Freuds Modell der Traumdeutung enthält die These, dass der Traum jenseits des Bewusstseins entsteht (jedoch nicht nur im Unbewussten). Verschiedene Erinnerungen, Tagesreste und Erfahrungen unseres Lebens gelangen von der bewussten Erlebensebene ins Unbewusste. Dort werden sie zu Traumgedanken verarbeitet, wobei verborgene Wünsche, die im Bewusstsein gehemmt werden, zum Zuge kommen. Die Traumgedanken steigen dann ins Vorbewusste auf, wo sie als fertiger Traum produziert werden. Die Erinnerung an den Traum findet später im Bewusstsein statt. Auf diese Weise ermöglicht der Traum eine Verbindung von Bewusstsein zum Unbewussten.[59] So stellt Freud fest, „daß im Trauminhalt ein Material auftritt, welches man dann im Wachen nicht als zu seinem Wissen und Erleben gehörig anerkennt.“[60] Die Triebkraft des Traums ist dabei immer der Wunsch; „seine Unkenntlichkeit als Wunsch und seine vielen Sonderbarkeiten und Absurditäten rühren von dem Einfluß der psychischen Zensur her“[61].

Für die Deutung des Traums ist laut Freud besonders die Traumsymbolik hilfreich. Freud zählt 257 Traumsymbole, die mithilfe der Traumdeutung dechiffriert werden können und somit etwas über den wahren Gehalt des Traums aussagen. Die Symbole stehen auffällig oft für Teile des menschlichen Körpers, insbesondere Genitalien, aber auch für Familienmitglieder, Geburt und Tod, sowie jegliche sexuelle Akte.[62]

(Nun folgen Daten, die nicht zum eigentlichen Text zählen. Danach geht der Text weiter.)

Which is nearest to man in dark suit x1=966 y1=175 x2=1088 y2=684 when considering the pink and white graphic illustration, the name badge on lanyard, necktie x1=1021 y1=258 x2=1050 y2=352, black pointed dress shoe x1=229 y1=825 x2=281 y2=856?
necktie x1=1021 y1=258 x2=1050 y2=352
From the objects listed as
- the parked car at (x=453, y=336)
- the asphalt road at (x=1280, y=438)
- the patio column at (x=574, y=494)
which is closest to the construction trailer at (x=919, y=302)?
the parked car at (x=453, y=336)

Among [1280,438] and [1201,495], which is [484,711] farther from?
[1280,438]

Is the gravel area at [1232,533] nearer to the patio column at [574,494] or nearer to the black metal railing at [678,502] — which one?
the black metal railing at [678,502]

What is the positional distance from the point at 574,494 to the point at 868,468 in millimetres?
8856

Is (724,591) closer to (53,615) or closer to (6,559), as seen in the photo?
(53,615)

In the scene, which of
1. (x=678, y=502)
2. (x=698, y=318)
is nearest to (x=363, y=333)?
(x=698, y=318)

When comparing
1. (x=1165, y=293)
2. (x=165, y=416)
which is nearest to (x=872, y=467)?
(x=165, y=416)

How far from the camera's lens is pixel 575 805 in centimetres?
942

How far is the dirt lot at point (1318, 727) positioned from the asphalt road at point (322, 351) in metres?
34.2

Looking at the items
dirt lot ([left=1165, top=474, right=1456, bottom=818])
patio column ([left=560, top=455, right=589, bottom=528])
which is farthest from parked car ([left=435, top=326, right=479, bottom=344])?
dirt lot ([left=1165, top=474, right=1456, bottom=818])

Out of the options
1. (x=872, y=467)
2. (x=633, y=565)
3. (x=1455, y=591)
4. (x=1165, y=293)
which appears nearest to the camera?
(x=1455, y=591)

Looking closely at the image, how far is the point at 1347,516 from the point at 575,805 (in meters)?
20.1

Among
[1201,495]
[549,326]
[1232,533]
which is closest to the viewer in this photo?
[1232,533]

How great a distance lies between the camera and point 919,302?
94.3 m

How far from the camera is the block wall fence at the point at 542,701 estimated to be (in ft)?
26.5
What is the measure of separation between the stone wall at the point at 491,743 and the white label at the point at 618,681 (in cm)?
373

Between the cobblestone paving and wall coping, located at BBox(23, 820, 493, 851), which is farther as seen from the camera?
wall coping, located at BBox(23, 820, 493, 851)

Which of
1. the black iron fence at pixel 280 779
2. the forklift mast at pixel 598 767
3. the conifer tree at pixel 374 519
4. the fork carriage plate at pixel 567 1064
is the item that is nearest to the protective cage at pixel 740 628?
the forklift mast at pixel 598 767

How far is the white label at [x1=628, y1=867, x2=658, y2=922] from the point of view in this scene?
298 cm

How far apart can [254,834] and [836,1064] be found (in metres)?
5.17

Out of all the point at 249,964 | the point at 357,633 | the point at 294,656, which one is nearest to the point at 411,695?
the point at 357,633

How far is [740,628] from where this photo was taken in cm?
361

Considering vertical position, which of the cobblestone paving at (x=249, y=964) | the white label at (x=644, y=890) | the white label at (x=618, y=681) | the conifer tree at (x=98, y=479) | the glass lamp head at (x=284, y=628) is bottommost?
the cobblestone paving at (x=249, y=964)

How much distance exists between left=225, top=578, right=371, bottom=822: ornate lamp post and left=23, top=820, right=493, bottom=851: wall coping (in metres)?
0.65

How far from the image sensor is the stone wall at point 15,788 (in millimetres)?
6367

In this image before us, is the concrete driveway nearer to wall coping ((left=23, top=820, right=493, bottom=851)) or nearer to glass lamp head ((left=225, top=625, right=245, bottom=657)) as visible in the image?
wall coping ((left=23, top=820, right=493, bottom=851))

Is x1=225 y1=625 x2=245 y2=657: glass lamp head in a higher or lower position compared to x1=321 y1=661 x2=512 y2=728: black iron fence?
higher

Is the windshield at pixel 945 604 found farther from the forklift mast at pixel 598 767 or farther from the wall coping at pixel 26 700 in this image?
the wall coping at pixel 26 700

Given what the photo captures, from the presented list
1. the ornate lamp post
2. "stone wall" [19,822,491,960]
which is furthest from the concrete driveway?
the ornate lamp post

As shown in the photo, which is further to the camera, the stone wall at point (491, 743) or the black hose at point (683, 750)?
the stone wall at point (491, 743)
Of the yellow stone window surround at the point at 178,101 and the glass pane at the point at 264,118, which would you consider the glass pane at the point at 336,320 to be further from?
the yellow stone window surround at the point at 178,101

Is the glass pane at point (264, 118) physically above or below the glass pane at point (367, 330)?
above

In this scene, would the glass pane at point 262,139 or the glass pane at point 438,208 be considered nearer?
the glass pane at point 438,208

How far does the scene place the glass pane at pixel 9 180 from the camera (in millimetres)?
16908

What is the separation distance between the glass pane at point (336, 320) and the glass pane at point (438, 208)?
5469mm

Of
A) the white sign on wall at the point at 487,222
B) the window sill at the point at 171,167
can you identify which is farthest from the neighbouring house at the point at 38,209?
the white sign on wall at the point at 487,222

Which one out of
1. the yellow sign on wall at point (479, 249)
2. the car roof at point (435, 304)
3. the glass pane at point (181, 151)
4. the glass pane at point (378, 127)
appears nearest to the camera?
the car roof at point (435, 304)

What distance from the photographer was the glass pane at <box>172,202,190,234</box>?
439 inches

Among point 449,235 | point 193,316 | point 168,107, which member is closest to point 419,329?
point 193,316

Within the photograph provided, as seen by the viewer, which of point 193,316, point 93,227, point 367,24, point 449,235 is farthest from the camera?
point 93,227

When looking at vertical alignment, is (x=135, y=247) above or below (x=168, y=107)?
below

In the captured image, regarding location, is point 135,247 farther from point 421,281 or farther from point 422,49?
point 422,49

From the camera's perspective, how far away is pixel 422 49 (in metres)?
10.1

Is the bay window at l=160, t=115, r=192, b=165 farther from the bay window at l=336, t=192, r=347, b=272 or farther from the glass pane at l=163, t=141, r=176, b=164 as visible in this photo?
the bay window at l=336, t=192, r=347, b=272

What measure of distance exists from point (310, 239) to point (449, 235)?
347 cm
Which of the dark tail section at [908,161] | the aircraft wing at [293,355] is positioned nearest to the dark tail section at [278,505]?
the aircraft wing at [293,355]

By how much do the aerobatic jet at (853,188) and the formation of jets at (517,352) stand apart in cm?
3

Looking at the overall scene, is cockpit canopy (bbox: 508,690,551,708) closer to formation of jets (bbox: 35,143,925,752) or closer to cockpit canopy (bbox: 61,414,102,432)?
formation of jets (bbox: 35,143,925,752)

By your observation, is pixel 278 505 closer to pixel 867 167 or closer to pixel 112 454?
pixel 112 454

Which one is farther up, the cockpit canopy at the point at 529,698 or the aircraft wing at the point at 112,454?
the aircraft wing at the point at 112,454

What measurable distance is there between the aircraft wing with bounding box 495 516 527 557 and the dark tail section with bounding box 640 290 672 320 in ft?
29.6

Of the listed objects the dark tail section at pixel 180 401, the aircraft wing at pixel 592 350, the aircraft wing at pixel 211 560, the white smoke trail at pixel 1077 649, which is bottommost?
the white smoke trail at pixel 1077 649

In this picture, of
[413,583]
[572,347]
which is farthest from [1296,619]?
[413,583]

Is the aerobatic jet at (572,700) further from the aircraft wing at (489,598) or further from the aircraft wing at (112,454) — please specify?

Die Traumsymbolik ist aber nur ein Mittel zur Entschlüsselung des Trauminhalts. Mittels Verdichtung, Verschiebung, Umkehrung, Rücksicht auf Darstellbarkeit und der Traumsymbolik kann dem latenten Traumgedanken näher gerückt werden.[63] Diese Traumarbeit beginnt im Unbewussten und findet im Vorbewussten ihren Abschluss.[64]

Nicht zuletzt ist auch die Reaktion des Träumers auf seinen eigenen Traum wichtiger Bestandteil der Traumarbeit. Nur der Träumende selbst hält den Schlüssel zur Dechiffrierung seines Traumes in Händen. Freies Assoziieren hilft „die Traumsprache in die Sprache des Wachlebens“[65] rückübersetzen. Dass heißt aber nicht, dass eine Wunscherfüllung stattgefunden haben muss, wenn der Träumer sich an den Traum erinnert. Der Zensur kann aber auf den Grund gegangen werden, wenn der Träumer freiwillig und losgelöst assoziiert.

Somit ist man der Entschlüsselung des Traums einen Schritt näher gekommen: Der manifeste Inhalt wurde teils aus Tagesresten (Vorbewusstes) bestimmt, teils aus dem Unbewussten mithilfe der Traumsymbolik dechiffriert und durch eine mögliche Zensur berücksichtigt.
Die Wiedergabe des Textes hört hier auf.